The health sciences have known this for a long time. They have a strong tradition of encouraging the use of literature – the reading and writing of it – for growth: the medical humanities are a well-established curricular tradition in medical education. Leadership education could borrow a page from their play book.
Harvard Professor of Medical Humanities and Psychiatry emeritus Robert Coles sees it like this: fiction and storytelling deepen the inner life of those who work at life’s harsh boundaries, offering insights into the role of learning and growth from disappointment and suffering, providing historical perspectives on the meaning of care and service, and more.
Reading fiction nurtures skills in observation, analysis, diagnosis, empathy, and self-reflection – capacities essential for good healthcare givers and for good leaders in any field.
Where to start? Anything that appeals to you – contemporary or classic. It’s the process of reflecting on the story, its characters, their struggles, and your reactions that matter.

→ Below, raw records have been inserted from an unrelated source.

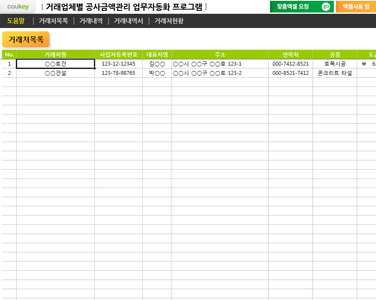 거래업체별 공사금액관리 업무자동화 프로그램(청구,도급) 썸네일 이미지 4 거래업체별 공사금액관리 업무자동화 프로그램(청구,도급) 썸네일 이미지 4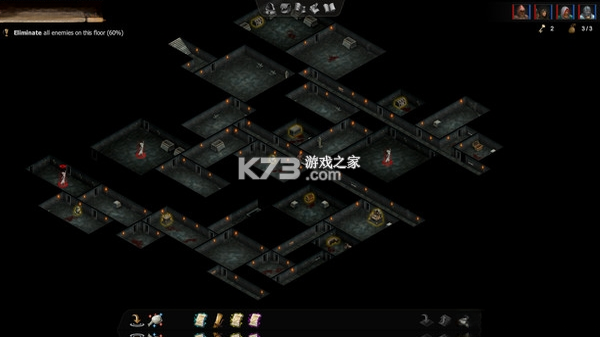 恶魔之巢：上帝之陨 pc版 截图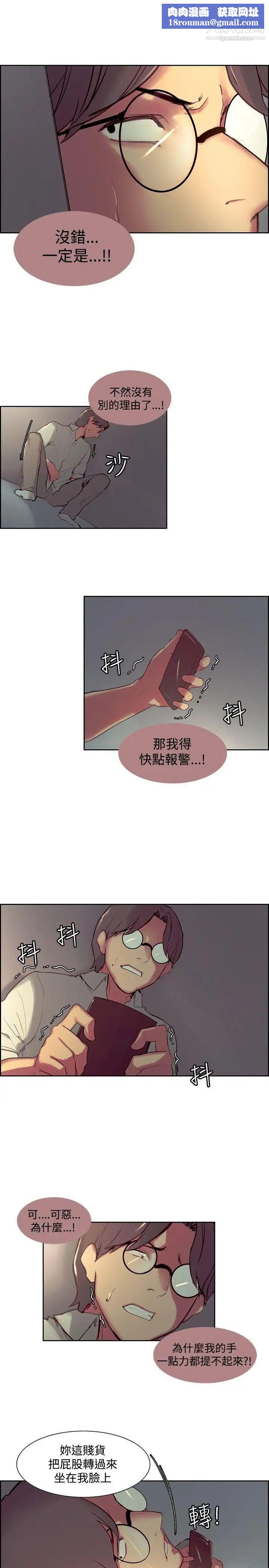 调教家政妇第25话-原来妳都在玩弄我?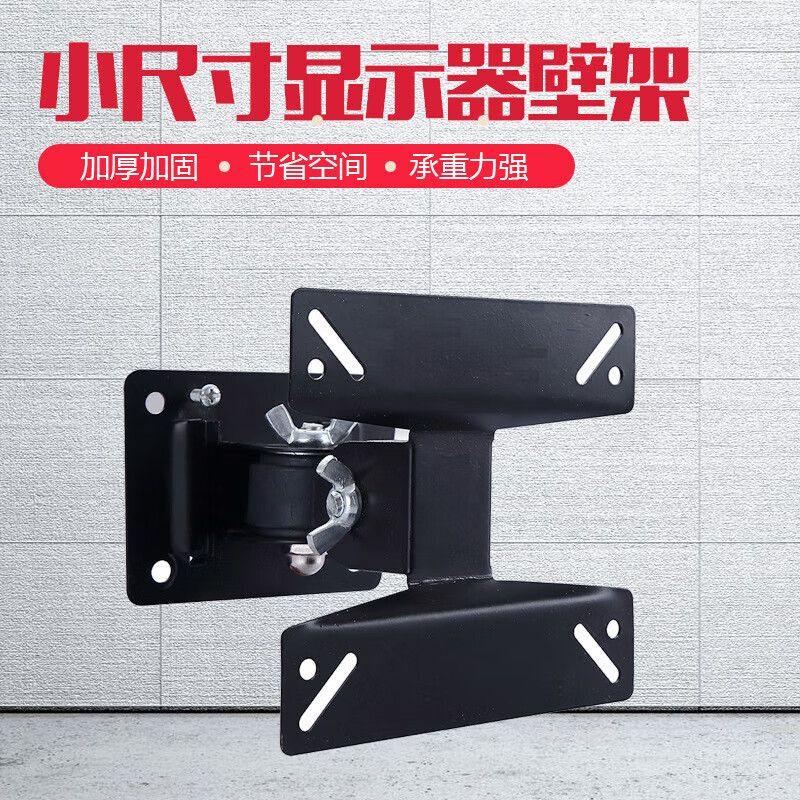 TV Stand TV Mount Wall Mount Telescopic Rack Wall Mount Rotation Adjustable Angle Universal Wall Mount Universal Xiaomi Huawei Hisense Skyworth TCL Konka TV Stand 10-26 inches Tilt Angle ~15 /+15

Dip a toe in the water with business ethicist Joseph Badaracco’s Questions of Character: Illuminating the Heart of Leadership Through Literature. The book uses nine pieces of literature to examine challenges that test a leader’s soul. Read and think about a suggested work, and then use Badaracco’s chapter on it to stretch your own thinking. The book offers its own self-study course, modeled on Badaracco’s long-term Harvard Business School course.
Or do something similar using On Leadership that captures lectures by organizational theorist James G. March from his famous Stanford course on learning about leadership through the classics using works like Shakespeare’s Othello, Shaw’s Saint Joan, Tolstoy’s War and Peace, and Cervantes’s Don Quixote.
“Literature is an extension of life not only horizontally, bringing the reader into contact with events or locations or persons or problems he or she has not otherwise met,” reminds philosopher Martha Nussbaum, “but also vertically, giving the reader experience that is deeper, sharper, and more precise than much of what takes place in life.”
 Nussbaum, M. (1990). Love’s Knowledge: Essays on Philosophy and Literature. New York: Oxford University Press, p. 48.